Records in a dataset:
+ + + +
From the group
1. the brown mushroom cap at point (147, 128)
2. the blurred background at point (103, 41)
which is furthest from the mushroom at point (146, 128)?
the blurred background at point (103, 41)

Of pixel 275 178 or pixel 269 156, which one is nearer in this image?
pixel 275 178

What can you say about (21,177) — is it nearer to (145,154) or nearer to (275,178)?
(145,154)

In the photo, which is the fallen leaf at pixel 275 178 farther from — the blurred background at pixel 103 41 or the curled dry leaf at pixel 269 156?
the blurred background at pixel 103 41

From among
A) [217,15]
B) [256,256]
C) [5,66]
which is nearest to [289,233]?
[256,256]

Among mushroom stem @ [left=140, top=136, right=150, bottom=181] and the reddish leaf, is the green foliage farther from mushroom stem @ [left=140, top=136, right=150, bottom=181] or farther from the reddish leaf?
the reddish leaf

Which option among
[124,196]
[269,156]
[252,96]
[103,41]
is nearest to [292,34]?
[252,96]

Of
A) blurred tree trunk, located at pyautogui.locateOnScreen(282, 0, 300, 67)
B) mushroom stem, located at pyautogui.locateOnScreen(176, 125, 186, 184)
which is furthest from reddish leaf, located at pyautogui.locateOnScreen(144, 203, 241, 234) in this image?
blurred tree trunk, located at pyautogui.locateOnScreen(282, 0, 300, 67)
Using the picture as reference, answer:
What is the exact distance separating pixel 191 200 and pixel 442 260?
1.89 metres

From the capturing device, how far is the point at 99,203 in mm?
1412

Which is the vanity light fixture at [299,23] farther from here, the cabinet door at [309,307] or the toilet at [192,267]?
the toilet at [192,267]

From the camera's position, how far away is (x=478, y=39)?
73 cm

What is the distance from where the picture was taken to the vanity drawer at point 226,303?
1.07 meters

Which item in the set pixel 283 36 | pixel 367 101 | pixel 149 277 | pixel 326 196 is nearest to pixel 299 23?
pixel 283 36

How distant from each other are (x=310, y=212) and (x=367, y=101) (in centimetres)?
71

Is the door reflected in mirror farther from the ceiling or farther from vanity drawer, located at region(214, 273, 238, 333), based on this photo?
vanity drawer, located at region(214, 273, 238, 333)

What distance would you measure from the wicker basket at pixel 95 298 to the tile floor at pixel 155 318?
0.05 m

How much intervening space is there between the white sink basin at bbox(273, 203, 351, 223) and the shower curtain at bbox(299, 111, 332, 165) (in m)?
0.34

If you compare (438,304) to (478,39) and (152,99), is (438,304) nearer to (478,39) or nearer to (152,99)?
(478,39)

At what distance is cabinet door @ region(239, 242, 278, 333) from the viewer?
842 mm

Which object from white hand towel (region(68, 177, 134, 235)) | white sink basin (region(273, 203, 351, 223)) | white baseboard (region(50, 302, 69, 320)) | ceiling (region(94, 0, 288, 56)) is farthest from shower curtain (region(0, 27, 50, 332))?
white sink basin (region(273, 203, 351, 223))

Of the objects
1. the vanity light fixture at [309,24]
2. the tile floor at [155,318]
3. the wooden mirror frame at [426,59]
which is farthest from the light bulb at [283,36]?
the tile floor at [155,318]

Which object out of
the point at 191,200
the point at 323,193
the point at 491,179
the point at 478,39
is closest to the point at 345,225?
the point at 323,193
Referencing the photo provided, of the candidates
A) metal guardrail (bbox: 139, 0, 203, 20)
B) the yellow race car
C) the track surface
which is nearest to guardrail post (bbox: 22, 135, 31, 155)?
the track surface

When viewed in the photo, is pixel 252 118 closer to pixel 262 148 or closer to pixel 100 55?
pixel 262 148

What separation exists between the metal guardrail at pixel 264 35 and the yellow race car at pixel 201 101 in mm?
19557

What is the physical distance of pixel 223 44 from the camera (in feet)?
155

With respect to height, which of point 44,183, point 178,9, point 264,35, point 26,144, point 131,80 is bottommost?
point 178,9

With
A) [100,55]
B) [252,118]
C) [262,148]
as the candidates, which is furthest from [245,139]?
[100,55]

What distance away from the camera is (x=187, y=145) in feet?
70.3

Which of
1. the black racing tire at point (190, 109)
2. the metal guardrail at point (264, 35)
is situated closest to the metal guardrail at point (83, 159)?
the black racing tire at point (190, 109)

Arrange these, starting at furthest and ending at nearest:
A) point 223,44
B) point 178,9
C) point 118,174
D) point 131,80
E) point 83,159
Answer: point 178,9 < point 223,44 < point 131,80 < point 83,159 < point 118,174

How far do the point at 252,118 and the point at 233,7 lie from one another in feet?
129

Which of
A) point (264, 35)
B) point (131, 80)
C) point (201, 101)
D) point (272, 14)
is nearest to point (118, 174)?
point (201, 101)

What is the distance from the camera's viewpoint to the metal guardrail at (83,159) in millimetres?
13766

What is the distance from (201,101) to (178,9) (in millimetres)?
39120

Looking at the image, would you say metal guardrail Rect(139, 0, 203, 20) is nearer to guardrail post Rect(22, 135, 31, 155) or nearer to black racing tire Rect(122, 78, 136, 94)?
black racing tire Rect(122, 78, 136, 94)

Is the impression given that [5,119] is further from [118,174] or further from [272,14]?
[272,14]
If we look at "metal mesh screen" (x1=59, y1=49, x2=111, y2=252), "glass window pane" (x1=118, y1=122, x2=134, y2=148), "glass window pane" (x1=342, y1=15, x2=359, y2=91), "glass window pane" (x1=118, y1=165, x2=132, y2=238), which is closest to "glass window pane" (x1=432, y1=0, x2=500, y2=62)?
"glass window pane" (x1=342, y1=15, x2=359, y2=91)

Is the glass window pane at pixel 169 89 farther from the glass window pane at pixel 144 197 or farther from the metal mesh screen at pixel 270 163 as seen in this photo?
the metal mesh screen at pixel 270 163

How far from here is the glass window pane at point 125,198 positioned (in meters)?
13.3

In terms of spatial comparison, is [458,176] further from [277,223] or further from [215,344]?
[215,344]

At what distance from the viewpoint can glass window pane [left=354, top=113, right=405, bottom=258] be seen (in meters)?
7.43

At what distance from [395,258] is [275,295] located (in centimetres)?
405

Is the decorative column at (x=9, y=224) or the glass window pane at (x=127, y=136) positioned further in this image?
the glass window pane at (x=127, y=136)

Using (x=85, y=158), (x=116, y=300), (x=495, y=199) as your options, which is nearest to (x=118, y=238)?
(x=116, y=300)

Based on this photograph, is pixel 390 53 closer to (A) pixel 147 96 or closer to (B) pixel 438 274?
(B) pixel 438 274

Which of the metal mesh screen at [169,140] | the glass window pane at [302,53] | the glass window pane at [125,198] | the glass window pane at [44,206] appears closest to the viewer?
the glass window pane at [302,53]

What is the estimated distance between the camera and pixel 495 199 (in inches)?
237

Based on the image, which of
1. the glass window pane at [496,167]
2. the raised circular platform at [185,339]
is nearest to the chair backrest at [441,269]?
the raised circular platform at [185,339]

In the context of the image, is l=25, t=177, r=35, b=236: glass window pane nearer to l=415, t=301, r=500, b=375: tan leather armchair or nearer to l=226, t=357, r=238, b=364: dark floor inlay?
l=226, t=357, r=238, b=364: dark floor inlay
+ + + +
WORK TO BE COMPLETED
Reproduce all of the records above, renaming every "mushroom stem" to "mushroom stalk" and keeping everything else the same.

WRITTEN RESPONSE
From the group
1. the brown mushroom cap at point (147, 128)
2. the blurred background at point (103, 41)
which is furthest from the mushroom at point (146, 128)?
the blurred background at point (103, 41)

Of pixel 275 178 or pixel 269 156, which one is nearer in this image?
pixel 275 178

What can you say about (21,177) — is it nearer to (145,154) or nearer to (275,178)?
(145,154)

In the photo, which is the fallen leaf at pixel 275 178 farther from — the blurred background at pixel 103 41 or the curled dry leaf at pixel 269 156?
the blurred background at pixel 103 41

From among
A) [217,15]
B) [256,256]
C) [5,66]
which is nearest to [289,233]?
[256,256]

Among mushroom stalk @ [left=140, top=136, right=150, bottom=181] and the reddish leaf, is the green foliage farther from mushroom stalk @ [left=140, top=136, right=150, bottom=181] or farther from the reddish leaf?
the reddish leaf

Which option among
[124,196]
[269,156]
[252,96]
[103,41]
is nearest to [292,34]?
[252,96]

Of
A) blurred tree trunk, located at pyautogui.locateOnScreen(282, 0, 300, 67)
B) mushroom stalk, located at pyautogui.locateOnScreen(176, 125, 186, 184)
which is furthest from reddish leaf, located at pyautogui.locateOnScreen(144, 203, 241, 234) in this image?
blurred tree trunk, located at pyautogui.locateOnScreen(282, 0, 300, 67)
Using the picture as reference, answer:
What is the exact distance separating pixel 191 200 and pixel 442 260?
1.89 metres

From the capturing device, how far is the point at 99,203 in mm?
1412

Which is the vanity light fixture at [299,23] farther from here, the cabinet door at [309,307] or the toilet at [192,267]?
the toilet at [192,267]

From the camera's position, how far away is (x=478, y=39)?
73 cm

What is the distance from where the picture was taken to the vanity drawer at point 226,303?
1.07 meters

Which item in the set pixel 283 36 | pixel 367 101 | pixel 149 277 | pixel 326 196 is nearest to pixel 299 23?
pixel 283 36

How distant from each other are (x=310, y=212) and (x=367, y=101) (in centimetres)?
71

Is the door reflected in mirror farther from the ceiling or farther from vanity drawer, located at region(214, 273, 238, 333), based on this photo?
vanity drawer, located at region(214, 273, 238, 333)

What distance would you measure from the wicker basket at pixel 95 298 to the tile floor at pixel 155 318?
0.05 m

How much intervening space is there between the white sink basin at bbox(273, 203, 351, 223) and the shower curtain at bbox(299, 111, 332, 165) (in m)?
0.34

If you compare (438,304) to (478,39) and (152,99), is (438,304) nearer to (478,39) or nearer to (152,99)?
(478,39)

At what distance is cabinet door @ region(239, 242, 278, 333) from the viewer?
842 mm

Which object from white hand towel (region(68, 177, 134, 235)) | white sink basin (region(273, 203, 351, 223)) | white baseboard (region(50, 302, 69, 320)) | ceiling (region(94, 0, 288, 56)) is farthest from shower curtain (region(0, 27, 50, 332))?
white sink basin (region(273, 203, 351, 223))

Of the objects
1. the vanity light fixture at [309,24]
2. the tile floor at [155,318]
3. the wooden mirror frame at [426,59]
which is farthest from the light bulb at [283,36]?
the tile floor at [155,318]

Which object out of
the point at 191,200
the point at 323,193
the point at 491,179
the point at 478,39
is closest to the point at 345,225?
the point at 323,193
Referencing the photo provided, of the candidates
A) metal guardrail (bbox: 139, 0, 203, 20)
B) the yellow race car
C) the track surface
which is nearest to guardrail post (bbox: 22, 135, 31, 155)?
the track surface

When viewed in the photo, is pixel 252 118 closer to pixel 262 148 or closer to pixel 100 55?
pixel 262 148

What separation exists between the metal guardrail at pixel 264 35 and the yellow race car at pixel 201 101 in mm?
19557

What is the physical distance of pixel 223 44 from the camera (in feet)?
155

With respect to height, which of point 44,183, point 178,9, point 264,35, point 26,144, point 131,80 is bottommost?
point 178,9

With
A) [100,55]
B) [252,118]
C) [262,148]
as the candidates, which is furthest from [245,139]?
[100,55]

What distance away from the camera is (x=187, y=145) in feet?
70.3

Which of
1. the black racing tire at point (190, 109)
2. the metal guardrail at point (264, 35)
is situated closest to the metal guardrail at point (83, 159)?
the black racing tire at point (190, 109)

Arrange these, starting at furthest and ending at nearest:
A) point 223,44
B) point 178,9
C) point 118,174
D) point 131,80
E) point 83,159
Answer: point 178,9 < point 223,44 < point 131,80 < point 83,159 < point 118,174

How far do the point at 252,118 and the point at 233,7 lie from one another in feet?
129

Which of
A) point (264, 35)
B) point (131, 80)
C) point (201, 101)
D) point (272, 14)
is nearest to point (118, 174)?
point (201, 101)

What is the distance from the camera's viewpoint to the metal guardrail at (83,159) in millimetres?
13766

What is the distance from (201,101) to (178,9) (in millimetres)?
39120

Looking at the image, would you say metal guardrail Rect(139, 0, 203, 20) is nearer to guardrail post Rect(22, 135, 31, 155) or nearer to black racing tire Rect(122, 78, 136, 94)?
black racing tire Rect(122, 78, 136, 94)

Is the impression given that [5,119] is further from [118,174] or further from [272,14]?
[272,14]
If we look at "metal mesh screen" (x1=59, y1=49, x2=111, y2=252), "glass window pane" (x1=118, y1=122, x2=134, y2=148), "glass window pane" (x1=342, y1=15, x2=359, y2=91), "glass window pane" (x1=118, y1=165, x2=132, y2=238), which is closest to "glass window pane" (x1=432, y1=0, x2=500, y2=62)?
"glass window pane" (x1=342, y1=15, x2=359, y2=91)

Is the glass window pane at pixel 169 89 farther from the glass window pane at pixel 144 197 or farther from the metal mesh screen at pixel 270 163 as seen in this photo?
the metal mesh screen at pixel 270 163

How far from here is the glass window pane at point 125,198 positioned (in meters)?
13.3

In terms of spatial comparison, is [458,176] further from [277,223] or further from [215,344]?
[215,344]

At what distance from the viewpoint can glass window pane [left=354, top=113, right=405, bottom=258] be seen (in meters)?
7.43

At what distance from [395,258] is [275,295] located (in centimetres)?
405

Is the decorative column at (x=9, y=224) or the glass window pane at (x=127, y=136) positioned further in this image?
the glass window pane at (x=127, y=136)

Using (x=85, y=158), (x=116, y=300), (x=495, y=199) as your options, which is nearest to (x=118, y=238)?
(x=116, y=300)

Based on this photograph, is pixel 390 53 closer to (A) pixel 147 96 or closer to (B) pixel 438 274?
(B) pixel 438 274

Which of the metal mesh screen at [169,140] | the glass window pane at [302,53] | the glass window pane at [125,198] | the glass window pane at [44,206] appears closest to the viewer?
the glass window pane at [302,53]

What is the estimated distance between the camera and pixel 495 199 (in inches)?
237

Based on the image, which of
1. the glass window pane at [496,167]
2. the raised circular platform at [185,339]
is nearest to the chair backrest at [441,269]?
the raised circular platform at [185,339]

In the context of the image, is l=25, t=177, r=35, b=236: glass window pane nearer to l=415, t=301, r=500, b=375: tan leather armchair or nearer to l=226, t=357, r=238, b=364: dark floor inlay?
l=226, t=357, r=238, b=364: dark floor inlay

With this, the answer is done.